__Text segment__
☆ ☆ ☆ ☆ ☆

Remember Me?
- Author: Sophie Kinsella
- Language: English
- Genre: Comedy, chick lit
- Publisher: Bantam Books
- Publication date: 2008
- Publication place: United Kingdom
- Pages: 443pp
- ISBN: 978-0552772761
- Preceded by: The Undomestic Goddess
- Followed by: Twenties Girl

= Remember Me? (novel) =

2008 novel by Sophie Kinsella

Remember Me? is a 2008 novel by the author Madeleine Townley under the pseudonym Sophie Kinsella.

==Plot==
It is about Lexi Smart, a woman who has insecurities about herself until she experiences amnesia after a car accident. When she wakes up in the hospital she finds that she is a completely different person: she thinks it's 2004 and she's a twenty-five-year-old with crooked teeth, a disastrous love life and a dead-end job. The most recent events of her life she can remember are three years in the past. She learns it's actually 2007 – she's twenty-eight, she's the director of her department. She's fit, groomed, has a fabulous apartment, a closet full of designer clothes, and a handsome husband she has never seen before in her life, who also happens to be a multimillionaire. She finds herself without the loyal group of girlfriends she counted on to stand by her during this difficult time due to her changed attitude. As the story unfolds, she realises that she doesn't particularly like the person she's supposed to be, all the same trying to find her footing. As she learns more about her new self, she realizes her life is not all that she thought it would be. This is complicated further when she finds out that her perfect marriage may be an illusion as well, when a man turns up in her life, claiming to be someone she's been having an affair with. How on earth did all this happen? Will she ever remember? And what will happen when she does?

During the book Lexi is confused as to who "Jon" is because he claims to be Lexi's secret lover and before the accident he says that Lexi was going to leave her husband and stay with Jon. Lexi realizes that she has changed from who she remembers to be because her old friends suddenly hate her as she has turned into the boss from hell.

☆ ☆ ☆ ☆ ☆

__Tasks to complete__
1. Edit the text about the novel Remember Me?, starting with "During the book" and going on through "boss from hell.", so that "nightmare boss" replaces "boss from hell".
2. In the text about the novel Remember Me?, what year does Lexi believe it is when she wakes up in the hospital?

☆ ☆ ☆ ☆ ☆

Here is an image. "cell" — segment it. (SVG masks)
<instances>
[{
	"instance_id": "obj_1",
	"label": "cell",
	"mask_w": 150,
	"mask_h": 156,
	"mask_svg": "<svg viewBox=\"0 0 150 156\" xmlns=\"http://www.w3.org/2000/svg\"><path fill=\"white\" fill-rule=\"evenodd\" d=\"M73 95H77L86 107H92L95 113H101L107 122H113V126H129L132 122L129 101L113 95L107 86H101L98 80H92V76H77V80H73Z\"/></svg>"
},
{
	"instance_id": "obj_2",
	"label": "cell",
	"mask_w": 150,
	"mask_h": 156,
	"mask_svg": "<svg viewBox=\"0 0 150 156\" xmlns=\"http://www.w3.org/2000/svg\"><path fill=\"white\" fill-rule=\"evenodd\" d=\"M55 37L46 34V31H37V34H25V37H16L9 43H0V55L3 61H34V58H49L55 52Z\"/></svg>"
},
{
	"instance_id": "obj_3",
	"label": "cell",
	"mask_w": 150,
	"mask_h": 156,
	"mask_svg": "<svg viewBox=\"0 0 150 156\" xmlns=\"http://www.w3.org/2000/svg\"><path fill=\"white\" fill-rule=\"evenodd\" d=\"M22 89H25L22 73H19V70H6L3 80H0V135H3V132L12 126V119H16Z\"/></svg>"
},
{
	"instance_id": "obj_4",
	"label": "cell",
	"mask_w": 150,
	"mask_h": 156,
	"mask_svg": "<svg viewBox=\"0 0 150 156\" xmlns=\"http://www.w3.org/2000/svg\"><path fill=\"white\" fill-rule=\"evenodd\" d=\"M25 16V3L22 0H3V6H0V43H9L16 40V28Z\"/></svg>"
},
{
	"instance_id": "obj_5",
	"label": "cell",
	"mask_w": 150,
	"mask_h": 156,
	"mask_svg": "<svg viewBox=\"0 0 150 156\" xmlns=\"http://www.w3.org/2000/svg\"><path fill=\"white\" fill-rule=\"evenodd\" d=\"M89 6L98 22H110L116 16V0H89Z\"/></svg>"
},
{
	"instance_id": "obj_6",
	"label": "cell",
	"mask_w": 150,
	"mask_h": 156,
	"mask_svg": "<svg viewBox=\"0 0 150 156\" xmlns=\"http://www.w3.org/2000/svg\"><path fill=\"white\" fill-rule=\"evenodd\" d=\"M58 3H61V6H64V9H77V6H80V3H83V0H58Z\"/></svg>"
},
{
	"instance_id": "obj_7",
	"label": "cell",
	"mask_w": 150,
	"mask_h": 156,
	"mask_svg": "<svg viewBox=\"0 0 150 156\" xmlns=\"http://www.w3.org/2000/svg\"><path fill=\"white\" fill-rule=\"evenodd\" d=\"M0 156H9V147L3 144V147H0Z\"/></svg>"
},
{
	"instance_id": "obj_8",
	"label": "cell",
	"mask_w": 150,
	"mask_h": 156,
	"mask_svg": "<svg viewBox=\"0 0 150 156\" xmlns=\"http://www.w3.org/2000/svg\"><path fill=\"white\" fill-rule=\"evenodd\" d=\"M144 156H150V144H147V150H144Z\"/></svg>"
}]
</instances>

☆ ☆ ☆ ☆ ☆

__Replies__
1.
During the book Lexi is confused as to who "Jon" is because he claims to be Lexi's secret lover and before the accident he says that Lexi was going to leave her husband and stay with Jon. Lexi realizes that she has changed from who she remembers to be because her old friends suddenly hate her as she has turned into the nightmare boss.

2. 2004